How Digital Capabilities Enable Insurance Solutions for Sustainability and Climate Resilience

  • Judith Neumann, Global Head of Industry Advisory for Sustainability & Climate Resilience

February 05, 2026

From Success Factor to Tablestakes

Digitisation has been an ongoing challenge for the insurance industry for over a decade. Digital capabilities show their relevance in different facets - from channels, to data, to automation. Early movers set the stage for digital insurance business models 10 years ago - like Lemonade in the US - and almost all insurers globally have followed since then. However, grades of digitalisation still differ depending on lines of business and region. Complex commercial insurance, for example, is a highly customised business whereas motor lines and personal lines in general show a high degree of  automation - for example Tryg Norway has achieved 80% digital claims filing and 50% straight-through-processing. Also, the German entity of Swiss insurance group Baloise has achieved significant enhancements in its broker communication by strengthening digital channels.

Tryg: Achieving Next Level Claims Automation

Insuring Climate Risk and Resilience

As the global protection gap continues to grow, climate and nature-related risks are challenging insurers like never before. Global losses from natural catastrophes have been growing over the last decades, exceeding US$300 billion in 2024. Insured losses surpassed the US$100 billion mark in 2025 for the sixth consecutive year.1

flooded room with monitor 

The growing physical risk landscape requires a robust insurance industry to keep up with accelerating risk and vulnerability factors. Insurers need to harness new developments offered through innovative technology – digital, data and analytics – to build and maintain greater resilience. Sensors and sensor data, for example, are important components of insurance solutions for climate resilience - e.g. parametric insurance for storm or flood risk is based on triggers of wind speed or water depth data that is measured by sensors. Companies like Roost based in the US or Bosch and Grohe in Germany support smart home solutions with sensors to detect water and humidity.

Also, underwriting property risk in high risk zones requires granular data sets enriched with satellite imagery and predictive analytics to identify risks that insurers can still take on. A recent study of Triple-I and Guidewire in California has shown that, with granular risk assessment, insurers can still find risks that fall within their appetite, even in wildfire prone areas.

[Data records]
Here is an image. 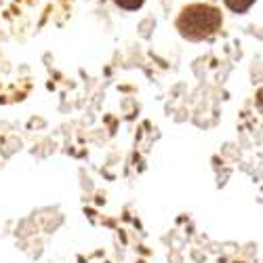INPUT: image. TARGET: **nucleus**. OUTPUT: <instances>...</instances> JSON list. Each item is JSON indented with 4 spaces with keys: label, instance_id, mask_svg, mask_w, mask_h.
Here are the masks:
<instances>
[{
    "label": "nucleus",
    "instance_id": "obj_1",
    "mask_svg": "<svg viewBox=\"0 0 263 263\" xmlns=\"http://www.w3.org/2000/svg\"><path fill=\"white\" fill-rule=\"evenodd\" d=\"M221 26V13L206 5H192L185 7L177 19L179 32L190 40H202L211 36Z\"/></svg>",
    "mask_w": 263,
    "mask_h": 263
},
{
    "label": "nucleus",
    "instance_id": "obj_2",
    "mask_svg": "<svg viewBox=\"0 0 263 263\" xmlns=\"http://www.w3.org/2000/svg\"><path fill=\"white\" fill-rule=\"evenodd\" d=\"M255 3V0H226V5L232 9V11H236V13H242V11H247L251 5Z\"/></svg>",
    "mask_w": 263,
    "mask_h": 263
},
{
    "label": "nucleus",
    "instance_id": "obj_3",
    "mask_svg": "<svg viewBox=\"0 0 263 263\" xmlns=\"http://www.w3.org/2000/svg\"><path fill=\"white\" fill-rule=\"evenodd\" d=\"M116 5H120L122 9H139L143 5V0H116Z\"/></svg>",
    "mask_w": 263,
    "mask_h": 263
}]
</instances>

§ Problem to work on
Transcribe word for word the stretch of the article on insurance and climate resilience from "Also, underwriting property" through "wildfire prone areas.". The material plays no part in this work.

§ Completed exercise
Also, underwriting property risk in high risk zones requires granular data sets enriched with satellite imagery and predictive analytics to identify risks that insurers can still take on. A recent study of Triple-I and Guidewire in California has shown that, with granular risk assessment, insurers can still find risks that fall within their appetite, even in wildfire prone areas.